## Extrait
= = = = = = =

L’esprit de Valmy, tribune de Jean Goychman

222 ans après la bataille de Valmy (20 septembre 1992), on se rend compte qu’il n’y a pas grand chose de changé en Europe. Notre pays, affaibli par une dualité de pouvoir entre une royauté finissante et une république naissante que la Convention a du mal à mettre en place se trouve confronté à une puissante coalition formée de troupes venant de Hesse, de Prusse et d’Autriche, renforcée par l’apport de 20.000 émigrés français restés fidèles au roi Louis XVI.
Le 20 avril, l’Assemblée Nationale avait voté la déclaration de guerre à François 1er , alors à la tête du Saint Empire, c’est une armée forte de 150.000 hommes commandés par le duc de Brunswick qui se masse sur les frontières de la France de la mer du Nord jusqu’à la suisse. Le 10 aout, le roi est déclaré « suspendu » et le 12 aout la France est envahie. Personne n’aurait misé un kopeck sur les chances de victoire de la France. De fait, les troupes françaises subissent revers sur revers jusqu’à la capitulation de Verdun, qui ouvre la route de Paris à l’armée de la coalition le 02 septembre.
Conscients du danger, Dumouriez et Kellermann font manœuvrer rapidement leurs troupes pour que, le 20 septembre à l’aube, celles-ci se retrouvent face à l’armée prussienne. S’engage alors un duel d’artillerie dont le feu nourri dure plus de 4 heures mais fait peu de victimes. Et puis, c’est le miracle : Kellermann harangue ses troupes qui lui répondent au cri d’un vibrant: « Vive la Nation !» Alors Kellermann met son chapeau à la pointe de son sabre et répète à son tour « Vive la Nation ! » repris en chœur par tous les combattants français.

= = = = = = =

## Consignes
1. Recopiez mot pour mot le passage du texte sur Valmy qui commence par les mots contenant "L’esprit de Valmy, tribune" et se termine par "roi Louis XVI.".
2. Répondez à ces questions d'après le texte sur Valmy :
(a) Combien d'émigrés français renforçaient la coalition ?
(b) Qui commandait l'armée de 150.000 hommes massée aux frontières ?
(c) Combien de temps a duré le duel d'artillerie ?
3. Prolongez le texte sur Valmy à la suite de sa dernière phrase.

## Données fournies
= = = = = = =

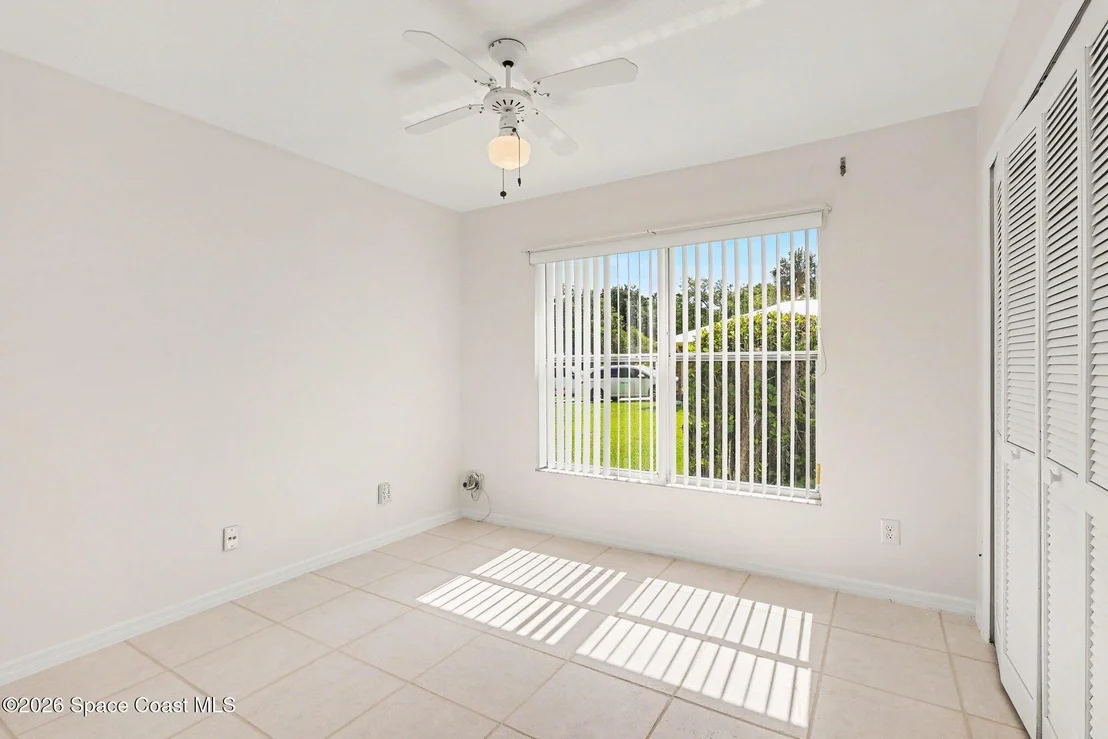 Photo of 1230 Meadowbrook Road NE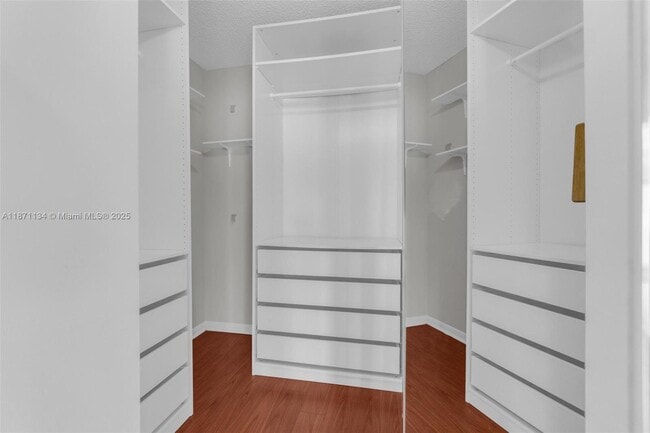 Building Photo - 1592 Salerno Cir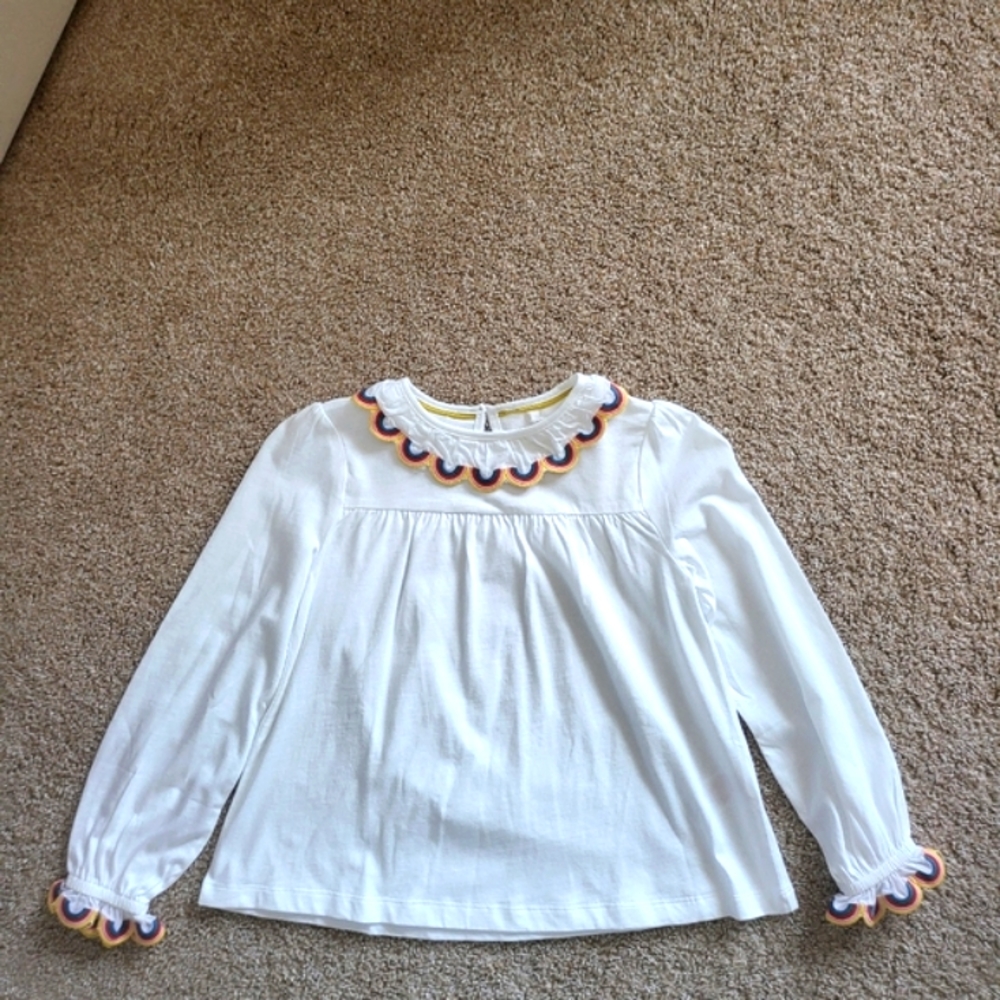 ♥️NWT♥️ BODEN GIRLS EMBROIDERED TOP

= = = = = = =

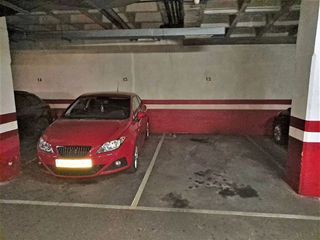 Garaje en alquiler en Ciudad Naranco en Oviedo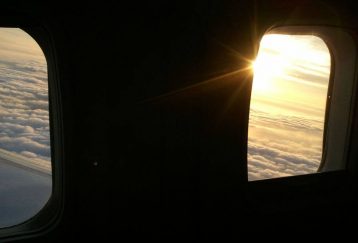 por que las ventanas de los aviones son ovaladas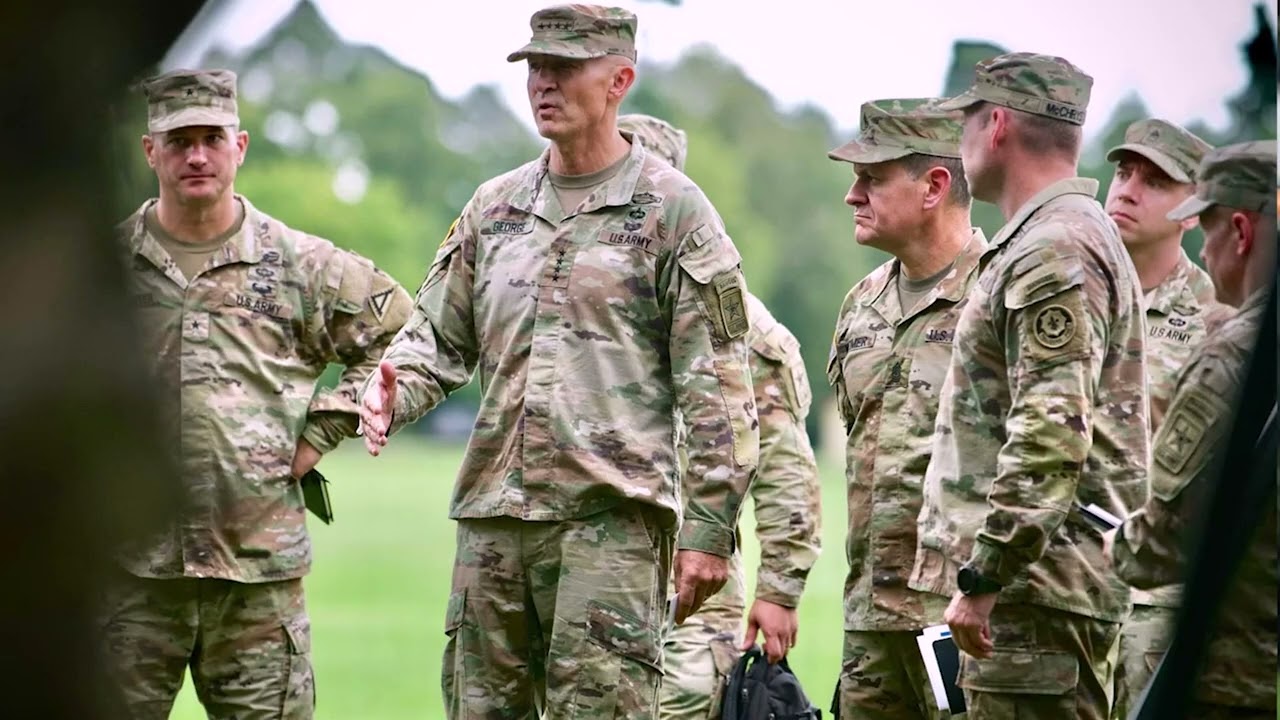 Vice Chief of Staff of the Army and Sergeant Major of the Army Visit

= = = = = = =

## Réponses
1.
L’esprit de Valmy, tribune de Jean Goychman

222 ans après la bataille de Valmy (20 septembre 1992), on se rend compte qu’il n’y a pas grand chose de changé en Europe. Notre pays, affaibli par une dualité de pouvoir entre une royauté finissante et une république naissante que la Convention a du mal à mettre en place se trouve confronté à une puissante coalition formée de troupes venant de Hesse, de Prusse et d’Autriche, renforcée par l’apport de 20.000 émigrés français restés fidèles au roi Louis XVI.

2.
(a) 20.000 émigrés français.
(b) Le duc de Brunswick.
(c) Plus de 4 heures.

3.
Surpris par une telle clameur, les colonnes ennemies s’arrêtent et Kellermann s’écrie : » La victoire est à nous » Les canons français redoublent leurs tirs sur les prussiens et Brunswick ordonne la retraite.
Par leur détermination et leur ferveur, les 24.000 français ont fait reculé 100.000 austro-prussiens. On peut dire que Valmy est réellement l’acte fondateur de la Nation. Quel est, me direz-vous- le rapport avec l’actualité ?
Il y a une constante dans notre pays. A chaque fois que ses élites (ou prétendues telles) l’ont condamné, et, se jugeant incapables de le sauver face au péril qui le menaçait, elles ont toujours recherché une solution dans la honte et l’abandon de la souveraineté.
Et à chaque fois, dans les moments qui apparaissaient comme désespérés, on a vu surgir un Dugesclin, une Jeanne d’Arc, un Bonaparte, un Clémenceau ou un de Gaulle.
Et à chaque fois également, lorsqu’il retrouvait la confiance dans son chef, notre peuple a su agir pour redresser la situation et retrouver son indépendance et sa souveraineté.
Aujourd’hui, nos gouvernants ont déjà abdiqué et remettent à des puissances étrangères le soin de diriger la France. C’est ainsi que la politique monétaire se fait à Francfort, la politique économique se fait à Bruxelles et que nos armées sont passées sous commandement américain. Certes, aucun de ces pays n’est véritablement un ennemi, mais on sait ce qu’il en est des rapports entre les Etats. Ce ne sont que des rapports de force entre des pays qui défendent d’abord et avant tout leurs propres intérêts. Notre « élite » recrutée par les clubs très fermés du Siècle, du Bilderberg ou de la Commission Trilatérale, où ses membres peuvent se retrouver entre eux à l’abri des oreilles indiscrètes pour discuter à perte de vue des bienfaits de la mondialisation, tout en restant attentifs aux carrières de chacun devrait entendre les clameurs qui montent du fond du pays.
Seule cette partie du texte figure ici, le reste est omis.